VOOZH about

URL: https://towardsdatascience.com/correlation-between-happiness-internet-usage-and-mathematics-3f23e539b5fb/

⇱ Correlation between Happiness, Internet Usage, and Mathematics | Towards Data Science


Correlation between Happiness, Internet Usage, and Mathematics

A surprising correlation between the Happiness, Internet Usage and Mathematics!

9 min read

A step by step guide to differentiate between a spurious and a real correlation

👁 Photo by Denise Jones on Unsplash
Photo by Denise Jones on Unsplash

A correlation between a few bizarre things often irks our curiosity to question if there is any causality behind it! To name a few correlations:

  1. Shortage of pirates and increase in global warming.
  2. Increase in lemon imports and decrease in highway fatality in US.
  3. Worldwide non-commercial space launches and sociology doctorates awarded.
  4. A good monsoon and increase in equity prices of tractor companies.
  5. Increase in the price of the precious metals and decrease in the interest rates.
  6. Increase in the oil price and decrease in the tourism.

At the first sight, one could see the distinction between the first three correlations, and the last three. The first three correlations are what one would call as farcical correlations. These correlations could be a result of just serendipity, reminding us of the old adage, "Correlation does not imply Causation". However, the last three do seem to have a causal relationship between them. For example, a good monsoon implies a good agricultural yield, which in turn implies increase in purchase of agri-related products such as tractors, pesticides, manure etc.
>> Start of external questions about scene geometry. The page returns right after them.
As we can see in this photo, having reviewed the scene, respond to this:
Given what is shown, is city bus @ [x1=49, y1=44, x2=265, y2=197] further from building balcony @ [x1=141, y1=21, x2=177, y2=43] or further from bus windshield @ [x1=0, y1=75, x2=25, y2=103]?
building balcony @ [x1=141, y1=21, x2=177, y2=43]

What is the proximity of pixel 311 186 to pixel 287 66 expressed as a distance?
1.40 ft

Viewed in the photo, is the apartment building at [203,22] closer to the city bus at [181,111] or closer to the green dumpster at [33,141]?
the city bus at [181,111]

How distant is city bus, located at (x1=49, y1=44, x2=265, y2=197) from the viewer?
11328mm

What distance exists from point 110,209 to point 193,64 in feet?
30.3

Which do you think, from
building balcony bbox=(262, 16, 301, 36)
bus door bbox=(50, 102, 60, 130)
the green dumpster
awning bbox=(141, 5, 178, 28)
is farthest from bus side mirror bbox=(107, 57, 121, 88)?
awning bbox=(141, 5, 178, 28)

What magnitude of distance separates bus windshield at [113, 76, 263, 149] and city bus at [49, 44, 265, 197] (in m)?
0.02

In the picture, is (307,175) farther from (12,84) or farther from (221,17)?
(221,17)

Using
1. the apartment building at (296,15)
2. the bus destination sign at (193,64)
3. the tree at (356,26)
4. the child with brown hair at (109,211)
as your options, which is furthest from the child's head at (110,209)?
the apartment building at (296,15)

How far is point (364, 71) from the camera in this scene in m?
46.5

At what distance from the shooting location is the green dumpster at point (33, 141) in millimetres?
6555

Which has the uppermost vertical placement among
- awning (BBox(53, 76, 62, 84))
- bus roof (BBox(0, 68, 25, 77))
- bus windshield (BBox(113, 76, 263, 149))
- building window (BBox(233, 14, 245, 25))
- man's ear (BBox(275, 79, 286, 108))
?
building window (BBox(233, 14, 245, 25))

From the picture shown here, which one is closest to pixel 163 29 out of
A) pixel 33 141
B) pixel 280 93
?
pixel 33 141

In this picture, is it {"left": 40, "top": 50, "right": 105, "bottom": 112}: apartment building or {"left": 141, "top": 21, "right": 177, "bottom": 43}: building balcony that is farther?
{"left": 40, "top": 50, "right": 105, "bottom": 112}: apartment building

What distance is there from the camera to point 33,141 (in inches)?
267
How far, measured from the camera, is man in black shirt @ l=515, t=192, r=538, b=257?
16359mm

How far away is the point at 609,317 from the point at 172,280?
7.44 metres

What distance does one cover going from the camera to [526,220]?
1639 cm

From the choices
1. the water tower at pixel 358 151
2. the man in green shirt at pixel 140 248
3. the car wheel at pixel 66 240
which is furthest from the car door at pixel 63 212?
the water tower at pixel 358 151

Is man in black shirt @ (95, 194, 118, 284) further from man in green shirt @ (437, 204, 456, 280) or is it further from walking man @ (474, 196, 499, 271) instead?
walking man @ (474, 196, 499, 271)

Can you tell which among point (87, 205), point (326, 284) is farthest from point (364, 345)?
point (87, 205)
Now, how can one determine if the two variables just have a spurious relationships, in contrast, to actual cause and effect relationship. This is a question that often requires a human-kind of intuition along with the subject expertise. In this article, we attempt at formalizing this intuitive approach into few more concrete steps using happiness data, internet usage per population, and mathematics proficiency among the 15 year-old students.

Data

  1. The World Happiness Report 2020 : This reports consists of 156 countries and encompasses factors contributing to happiness such as social support, healthy life expectancy, freedom to make life choices etc.
  2. Internet Usage 2018: The internet users data for 216 countries ranked by number of absolute users and users per population. Here, we use ranking for users per population.
  3. Pisa Worldwide Ranking 2018: It consist data of scholastic performance of 15 year-old students in mathematics for 79 countries.

Data Visualization

The data above consists of continuous variables for a large number of countries – the least being 79. The most effective way to understand this data is with a choropleth plot, where the data is converted into categories. This is achieved via mapclassify package in python. The mapclassify enables to implement a family of classification schemes for choropleth maps.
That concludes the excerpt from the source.